[START Stored records]
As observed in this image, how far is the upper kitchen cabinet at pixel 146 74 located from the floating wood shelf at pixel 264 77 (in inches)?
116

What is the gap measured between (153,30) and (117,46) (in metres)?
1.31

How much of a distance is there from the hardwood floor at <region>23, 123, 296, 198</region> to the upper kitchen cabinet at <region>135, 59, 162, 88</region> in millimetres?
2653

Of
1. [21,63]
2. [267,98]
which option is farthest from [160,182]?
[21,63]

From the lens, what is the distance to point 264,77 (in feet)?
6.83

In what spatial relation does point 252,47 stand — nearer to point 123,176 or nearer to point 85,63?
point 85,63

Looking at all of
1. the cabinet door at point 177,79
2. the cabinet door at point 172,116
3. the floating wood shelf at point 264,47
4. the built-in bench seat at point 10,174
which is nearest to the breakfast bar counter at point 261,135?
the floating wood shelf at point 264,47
[END Stored records]
[START Stored records]
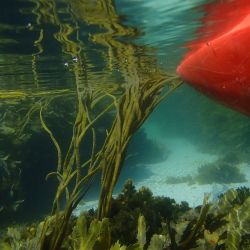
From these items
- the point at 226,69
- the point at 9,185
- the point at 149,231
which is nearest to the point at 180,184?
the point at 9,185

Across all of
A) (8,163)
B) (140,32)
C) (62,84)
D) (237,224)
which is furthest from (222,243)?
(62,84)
[END Stored records]
> _Task_:
Please list every line of the items above that contains the word "distance".

> _Response_:
How much of a distance is there from the hardwood floor at <region>23, 123, 296, 198</region> to the upper kitchen cabinet at <region>135, 59, 162, 88</region> in millimetres?
From the lens, what is the distance to point 264,77 (in feet)?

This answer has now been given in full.